How to Lose an Unlosable Lawsuit

How can the general partner of a master limited partnership get hit with the nine-digit liability over an asset sale to the MLP when everyone expects such deals to favor the corporate sponsor based on long-standing industry practice?

How can it be successfully sued when the nominally (but not really) independent directors who approved the deal are legally entitled to use flawed logic and math to arrive at an unreasonable conclusion, so long as they cannot be proven to have acted against their own subjective judgement?

Thanks to the hapless directors of El Paso Pipeline Partners, the unscrupulous bankers who advised them and a Delaware judge who’d seen enough of their farce, we now have answers to these burning questions.

Here’s how to get hit with a verdict for $171 million, plus interest and costs, over a “dropdown” transaction very much like the scores of others concluded every year between MLPs and their sponsors:

  • Have the MLP directors tasked with negotiating the deal express serious reservations about its advisability, privately but in writing, just months before signing off on it;
  • Have them agree in internal deliberations to demand a hefty discount to the sponsor’s asking price, accept a token discount at the first hint of the sponsor’s impatience soon after and then lose track of the numbers to in fact pay a premium instead of any discount at all by the time the deal is finalized;
  • Make sure they’re unable to recall in subsequent testimony how they reached the conclusions they did beyond relying on the fact that the dropdown would increase the MLP’s distribution in the short run, emphatically and embarrassingly unaware that such increases are in no way a measure of value;
  • Expose the fact that they treated a biased advisory opinion based on blatantly manipulated numbers as gospel, while ignoring known business and credit risks attached to the purchased business.

§ **STORED DATA**:
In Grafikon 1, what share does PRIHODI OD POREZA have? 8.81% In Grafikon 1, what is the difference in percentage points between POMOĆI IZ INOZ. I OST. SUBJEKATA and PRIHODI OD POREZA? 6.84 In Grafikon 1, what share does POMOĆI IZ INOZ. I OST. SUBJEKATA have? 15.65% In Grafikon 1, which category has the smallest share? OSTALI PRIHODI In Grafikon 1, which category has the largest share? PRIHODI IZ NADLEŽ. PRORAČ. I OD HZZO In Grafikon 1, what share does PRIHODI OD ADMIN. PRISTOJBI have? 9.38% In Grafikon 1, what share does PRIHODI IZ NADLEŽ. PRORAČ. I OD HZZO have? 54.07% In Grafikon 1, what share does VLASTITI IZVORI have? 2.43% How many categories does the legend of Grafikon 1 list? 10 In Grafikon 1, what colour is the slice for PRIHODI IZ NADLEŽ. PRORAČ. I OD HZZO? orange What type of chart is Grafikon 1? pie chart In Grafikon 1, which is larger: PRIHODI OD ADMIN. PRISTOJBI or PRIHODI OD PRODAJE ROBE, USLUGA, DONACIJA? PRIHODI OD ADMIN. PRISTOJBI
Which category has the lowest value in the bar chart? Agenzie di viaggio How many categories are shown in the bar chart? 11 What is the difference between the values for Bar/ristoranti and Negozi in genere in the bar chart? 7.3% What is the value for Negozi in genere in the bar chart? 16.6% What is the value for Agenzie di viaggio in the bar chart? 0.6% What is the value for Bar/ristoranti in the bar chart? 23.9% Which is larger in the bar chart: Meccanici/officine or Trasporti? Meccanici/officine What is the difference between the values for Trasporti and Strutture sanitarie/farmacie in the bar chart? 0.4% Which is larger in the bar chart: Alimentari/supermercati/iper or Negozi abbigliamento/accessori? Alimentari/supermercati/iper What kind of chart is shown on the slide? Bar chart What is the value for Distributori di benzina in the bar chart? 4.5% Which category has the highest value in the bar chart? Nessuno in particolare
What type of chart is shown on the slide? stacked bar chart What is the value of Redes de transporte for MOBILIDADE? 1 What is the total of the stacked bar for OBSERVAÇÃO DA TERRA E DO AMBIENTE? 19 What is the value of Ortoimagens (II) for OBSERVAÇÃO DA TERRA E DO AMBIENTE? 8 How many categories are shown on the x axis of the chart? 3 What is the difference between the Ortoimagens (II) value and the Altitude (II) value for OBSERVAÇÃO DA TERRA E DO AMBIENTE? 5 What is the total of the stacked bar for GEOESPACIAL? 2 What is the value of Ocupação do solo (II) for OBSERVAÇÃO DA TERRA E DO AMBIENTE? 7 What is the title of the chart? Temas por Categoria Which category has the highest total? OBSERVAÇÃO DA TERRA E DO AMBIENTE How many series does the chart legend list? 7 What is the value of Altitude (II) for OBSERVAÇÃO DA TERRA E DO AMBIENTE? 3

§ **WHAT YOU NEED TO DO**:
Continue the article above on the El Paso Pipeline Partners dropdown lawsuit from the point where it stops.

§ **OUTPUT FOR THIS TASK**:
 The case arose from two separate 2010 transactions in which El Paso Pipeline Partners — subsequently merged into Kinder Morgan (NYSE: KMI) — acquired from its El Paso corporate parent a liquefied natural gas import terminal shortly before the shale drilling boom made LNG imports uneconomical. Despite the private misgivings of the board members tasked with making sure the deals were fair, the MLP ended up paying through the nose just as its sponsor wanted.

Which would have been fine with the Delaware courts except for the inconvenient paper trail suggesting that the MLP directors ignored public information, their own privately stated doubts and lessons they should have learned from the first part of a two-stage dropdown in striking a deal favorable to the general partner.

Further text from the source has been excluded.